Your Med Surg Report is Massive But Has The Most Significant ROI
Your Med Surg distributor is a massive area of spend because it’s comprised of thousands of supply items. Many people manage the ordering and the price accuracy, which can cause the details to get lost or missed. And because it’s so complex, it takes a team to evaluate where the pricing discrepancies are and complexities.
In my experience, I see an average of around a 5% error rate. If you have a $10,000,000 Med Surg spend with your distributor, think about what something as small as a 2%-3% error rate could mean for your hospital.
Then you want to look at what contract each supply item is tied to. For example, you’ll see that some items are a part of a GPO agreement, others are in the wrong tier, or some have no contract. So, you’ll want to get the data and the right report for you to review.
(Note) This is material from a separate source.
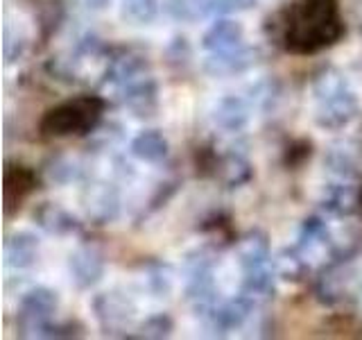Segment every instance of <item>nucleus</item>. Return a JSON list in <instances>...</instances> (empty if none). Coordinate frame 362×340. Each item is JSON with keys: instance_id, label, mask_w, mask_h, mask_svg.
<instances>
[{"instance_id": "obj_1", "label": "nucleus", "mask_w": 362, "mask_h": 340, "mask_svg": "<svg viewBox=\"0 0 362 340\" xmlns=\"http://www.w3.org/2000/svg\"><path fill=\"white\" fill-rule=\"evenodd\" d=\"M342 34L337 0H294L286 11L283 41L292 52H317L339 41Z\"/></svg>"}, {"instance_id": "obj_2", "label": "nucleus", "mask_w": 362, "mask_h": 340, "mask_svg": "<svg viewBox=\"0 0 362 340\" xmlns=\"http://www.w3.org/2000/svg\"><path fill=\"white\" fill-rule=\"evenodd\" d=\"M102 116V100L98 98H75L64 105L50 109L41 120V132L45 136H73V134H86L93 132Z\"/></svg>"}, {"instance_id": "obj_3", "label": "nucleus", "mask_w": 362, "mask_h": 340, "mask_svg": "<svg viewBox=\"0 0 362 340\" xmlns=\"http://www.w3.org/2000/svg\"><path fill=\"white\" fill-rule=\"evenodd\" d=\"M59 309V298L57 293L45 288V286H37L28 290L23 295L21 306H18V324L23 336H37L41 338L43 332L48 329L52 315Z\"/></svg>"}, {"instance_id": "obj_4", "label": "nucleus", "mask_w": 362, "mask_h": 340, "mask_svg": "<svg viewBox=\"0 0 362 340\" xmlns=\"http://www.w3.org/2000/svg\"><path fill=\"white\" fill-rule=\"evenodd\" d=\"M82 211L84 218L93 225H109L120 215V193L105 179H93L82 188Z\"/></svg>"}, {"instance_id": "obj_5", "label": "nucleus", "mask_w": 362, "mask_h": 340, "mask_svg": "<svg viewBox=\"0 0 362 340\" xmlns=\"http://www.w3.org/2000/svg\"><path fill=\"white\" fill-rule=\"evenodd\" d=\"M93 313L100 329L109 336H118L120 332H127L136 317V306L127 298L116 290L100 293L93 300Z\"/></svg>"}, {"instance_id": "obj_6", "label": "nucleus", "mask_w": 362, "mask_h": 340, "mask_svg": "<svg viewBox=\"0 0 362 340\" xmlns=\"http://www.w3.org/2000/svg\"><path fill=\"white\" fill-rule=\"evenodd\" d=\"M358 111H360V100L354 91L346 86L342 91H337V94L317 100L315 123H317V128H322V130L337 132V130H344L351 120H356Z\"/></svg>"}, {"instance_id": "obj_7", "label": "nucleus", "mask_w": 362, "mask_h": 340, "mask_svg": "<svg viewBox=\"0 0 362 340\" xmlns=\"http://www.w3.org/2000/svg\"><path fill=\"white\" fill-rule=\"evenodd\" d=\"M260 60V50L252 45H238V48L224 50V52H211L204 60L202 68L211 77H231L240 75L249 68H254Z\"/></svg>"}, {"instance_id": "obj_8", "label": "nucleus", "mask_w": 362, "mask_h": 340, "mask_svg": "<svg viewBox=\"0 0 362 340\" xmlns=\"http://www.w3.org/2000/svg\"><path fill=\"white\" fill-rule=\"evenodd\" d=\"M120 94L124 107L139 118H150L158 109V86L150 73H145L120 86Z\"/></svg>"}, {"instance_id": "obj_9", "label": "nucleus", "mask_w": 362, "mask_h": 340, "mask_svg": "<svg viewBox=\"0 0 362 340\" xmlns=\"http://www.w3.org/2000/svg\"><path fill=\"white\" fill-rule=\"evenodd\" d=\"M68 272L77 288H93L105 277V259L95 247H79L68 256Z\"/></svg>"}, {"instance_id": "obj_10", "label": "nucleus", "mask_w": 362, "mask_h": 340, "mask_svg": "<svg viewBox=\"0 0 362 340\" xmlns=\"http://www.w3.org/2000/svg\"><path fill=\"white\" fill-rule=\"evenodd\" d=\"M254 304L256 302L249 298V295L240 293L233 300L218 302L209 311V315L204 317V320H206L213 329H220V332H229V329L240 327L247 320L249 313H252V309H254Z\"/></svg>"}, {"instance_id": "obj_11", "label": "nucleus", "mask_w": 362, "mask_h": 340, "mask_svg": "<svg viewBox=\"0 0 362 340\" xmlns=\"http://www.w3.org/2000/svg\"><path fill=\"white\" fill-rule=\"evenodd\" d=\"M39 238L32 232H14L5 241V266L14 270H28L39 261Z\"/></svg>"}, {"instance_id": "obj_12", "label": "nucleus", "mask_w": 362, "mask_h": 340, "mask_svg": "<svg viewBox=\"0 0 362 340\" xmlns=\"http://www.w3.org/2000/svg\"><path fill=\"white\" fill-rule=\"evenodd\" d=\"M34 222H37L45 234L52 236H68L79 230V222L71 211H66L62 204L57 202H43L32 213Z\"/></svg>"}, {"instance_id": "obj_13", "label": "nucleus", "mask_w": 362, "mask_h": 340, "mask_svg": "<svg viewBox=\"0 0 362 340\" xmlns=\"http://www.w3.org/2000/svg\"><path fill=\"white\" fill-rule=\"evenodd\" d=\"M243 37H245L243 23H238L233 18H220L204 32L202 45H204V50H209V52H224V50L243 45Z\"/></svg>"}, {"instance_id": "obj_14", "label": "nucleus", "mask_w": 362, "mask_h": 340, "mask_svg": "<svg viewBox=\"0 0 362 340\" xmlns=\"http://www.w3.org/2000/svg\"><path fill=\"white\" fill-rule=\"evenodd\" d=\"M320 204L326 213L335 215V218H349V215H354L358 211L362 200H360V191H356L354 186L328 184L322 191Z\"/></svg>"}, {"instance_id": "obj_15", "label": "nucleus", "mask_w": 362, "mask_h": 340, "mask_svg": "<svg viewBox=\"0 0 362 340\" xmlns=\"http://www.w3.org/2000/svg\"><path fill=\"white\" fill-rule=\"evenodd\" d=\"M252 109H249L247 100L238 96H224L213 107V123L224 132H240L247 128Z\"/></svg>"}, {"instance_id": "obj_16", "label": "nucleus", "mask_w": 362, "mask_h": 340, "mask_svg": "<svg viewBox=\"0 0 362 340\" xmlns=\"http://www.w3.org/2000/svg\"><path fill=\"white\" fill-rule=\"evenodd\" d=\"M326 168L339 177H358L362 173V147L354 141L333 145L326 154Z\"/></svg>"}, {"instance_id": "obj_17", "label": "nucleus", "mask_w": 362, "mask_h": 340, "mask_svg": "<svg viewBox=\"0 0 362 340\" xmlns=\"http://www.w3.org/2000/svg\"><path fill=\"white\" fill-rule=\"evenodd\" d=\"M235 256L238 264H240L243 270H252V268H260L267 266L269 261V241L267 234L260 230H252L247 232L240 241L235 245Z\"/></svg>"}, {"instance_id": "obj_18", "label": "nucleus", "mask_w": 362, "mask_h": 340, "mask_svg": "<svg viewBox=\"0 0 362 340\" xmlns=\"http://www.w3.org/2000/svg\"><path fill=\"white\" fill-rule=\"evenodd\" d=\"M297 247L308 259L322 252H333V234L328 232V227L322 218H305L299 232Z\"/></svg>"}, {"instance_id": "obj_19", "label": "nucleus", "mask_w": 362, "mask_h": 340, "mask_svg": "<svg viewBox=\"0 0 362 340\" xmlns=\"http://www.w3.org/2000/svg\"><path fill=\"white\" fill-rule=\"evenodd\" d=\"M308 256H305L301 249L294 245V247H283L281 252L274 256L272 261V270L281 281H288V283H299L305 279L308 275Z\"/></svg>"}, {"instance_id": "obj_20", "label": "nucleus", "mask_w": 362, "mask_h": 340, "mask_svg": "<svg viewBox=\"0 0 362 340\" xmlns=\"http://www.w3.org/2000/svg\"><path fill=\"white\" fill-rule=\"evenodd\" d=\"M129 152L145 164H158L168 157L170 143L158 130H145V132L134 136V141L129 145Z\"/></svg>"}, {"instance_id": "obj_21", "label": "nucleus", "mask_w": 362, "mask_h": 340, "mask_svg": "<svg viewBox=\"0 0 362 340\" xmlns=\"http://www.w3.org/2000/svg\"><path fill=\"white\" fill-rule=\"evenodd\" d=\"M339 264H342V261H337V264H333L331 268H326L322 272V277L317 279L315 293H317V300H320L322 304H335L349 293L351 277L346 275L344 268Z\"/></svg>"}, {"instance_id": "obj_22", "label": "nucleus", "mask_w": 362, "mask_h": 340, "mask_svg": "<svg viewBox=\"0 0 362 340\" xmlns=\"http://www.w3.org/2000/svg\"><path fill=\"white\" fill-rule=\"evenodd\" d=\"M252 164L243 154H226L218 164V177L226 188H240L252 179Z\"/></svg>"}, {"instance_id": "obj_23", "label": "nucleus", "mask_w": 362, "mask_h": 340, "mask_svg": "<svg viewBox=\"0 0 362 340\" xmlns=\"http://www.w3.org/2000/svg\"><path fill=\"white\" fill-rule=\"evenodd\" d=\"M243 293L249 295L254 302L258 298H269L274 293V270H269L267 266L252 268V270H243Z\"/></svg>"}, {"instance_id": "obj_24", "label": "nucleus", "mask_w": 362, "mask_h": 340, "mask_svg": "<svg viewBox=\"0 0 362 340\" xmlns=\"http://www.w3.org/2000/svg\"><path fill=\"white\" fill-rule=\"evenodd\" d=\"M34 188V175L28 168H14L5 173V204H7V213L11 204H18L28 193Z\"/></svg>"}, {"instance_id": "obj_25", "label": "nucleus", "mask_w": 362, "mask_h": 340, "mask_svg": "<svg viewBox=\"0 0 362 340\" xmlns=\"http://www.w3.org/2000/svg\"><path fill=\"white\" fill-rule=\"evenodd\" d=\"M170 16L179 23H195L211 11V0H165Z\"/></svg>"}, {"instance_id": "obj_26", "label": "nucleus", "mask_w": 362, "mask_h": 340, "mask_svg": "<svg viewBox=\"0 0 362 340\" xmlns=\"http://www.w3.org/2000/svg\"><path fill=\"white\" fill-rule=\"evenodd\" d=\"M349 82L342 71H337L335 66H326L324 71H320L313 79V94H315V100H322L331 94H337V91L346 89Z\"/></svg>"}, {"instance_id": "obj_27", "label": "nucleus", "mask_w": 362, "mask_h": 340, "mask_svg": "<svg viewBox=\"0 0 362 340\" xmlns=\"http://www.w3.org/2000/svg\"><path fill=\"white\" fill-rule=\"evenodd\" d=\"M158 16V0H122V18L147 26Z\"/></svg>"}, {"instance_id": "obj_28", "label": "nucleus", "mask_w": 362, "mask_h": 340, "mask_svg": "<svg viewBox=\"0 0 362 340\" xmlns=\"http://www.w3.org/2000/svg\"><path fill=\"white\" fill-rule=\"evenodd\" d=\"M175 322L168 313H154L141 324V338H168L173 334Z\"/></svg>"}, {"instance_id": "obj_29", "label": "nucleus", "mask_w": 362, "mask_h": 340, "mask_svg": "<svg viewBox=\"0 0 362 340\" xmlns=\"http://www.w3.org/2000/svg\"><path fill=\"white\" fill-rule=\"evenodd\" d=\"M147 283H150V288H152V293L156 295V298H165V295L170 293V288H173V277H170L168 266L156 264V266L150 270V277H147Z\"/></svg>"}, {"instance_id": "obj_30", "label": "nucleus", "mask_w": 362, "mask_h": 340, "mask_svg": "<svg viewBox=\"0 0 362 340\" xmlns=\"http://www.w3.org/2000/svg\"><path fill=\"white\" fill-rule=\"evenodd\" d=\"M256 3L258 0H211V14H218V16L240 14V11L254 9Z\"/></svg>"}, {"instance_id": "obj_31", "label": "nucleus", "mask_w": 362, "mask_h": 340, "mask_svg": "<svg viewBox=\"0 0 362 340\" xmlns=\"http://www.w3.org/2000/svg\"><path fill=\"white\" fill-rule=\"evenodd\" d=\"M77 177V166L68 159H54L48 166V179L54 184H68L71 179Z\"/></svg>"}, {"instance_id": "obj_32", "label": "nucleus", "mask_w": 362, "mask_h": 340, "mask_svg": "<svg viewBox=\"0 0 362 340\" xmlns=\"http://www.w3.org/2000/svg\"><path fill=\"white\" fill-rule=\"evenodd\" d=\"M23 50H25V39L21 34L11 32L9 28L5 30V41H3V52H5V62H18V57H23Z\"/></svg>"}, {"instance_id": "obj_33", "label": "nucleus", "mask_w": 362, "mask_h": 340, "mask_svg": "<svg viewBox=\"0 0 362 340\" xmlns=\"http://www.w3.org/2000/svg\"><path fill=\"white\" fill-rule=\"evenodd\" d=\"M351 18L362 32V0H351Z\"/></svg>"}, {"instance_id": "obj_34", "label": "nucleus", "mask_w": 362, "mask_h": 340, "mask_svg": "<svg viewBox=\"0 0 362 340\" xmlns=\"http://www.w3.org/2000/svg\"><path fill=\"white\" fill-rule=\"evenodd\" d=\"M86 3V7H90V9H105L111 0H84Z\"/></svg>"}, {"instance_id": "obj_35", "label": "nucleus", "mask_w": 362, "mask_h": 340, "mask_svg": "<svg viewBox=\"0 0 362 340\" xmlns=\"http://www.w3.org/2000/svg\"><path fill=\"white\" fill-rule=\"evenodd\" d=\"M360 200H362V191H360Z\"/></svg>"}]
</instances>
It isn’t easy sometimes to see these details monthly, but if you take time on an annual basis to run through and perform an audit, you will reap some great opportunities.
Each of these areas of spend is diverse and complex and has specific nuances that need careful attention. I can almost guarantee that if you look at these four areas of spend in your organization, you can pull out multi-million-dollar cost savings for your hospital within a year, and that will transcend into every year following.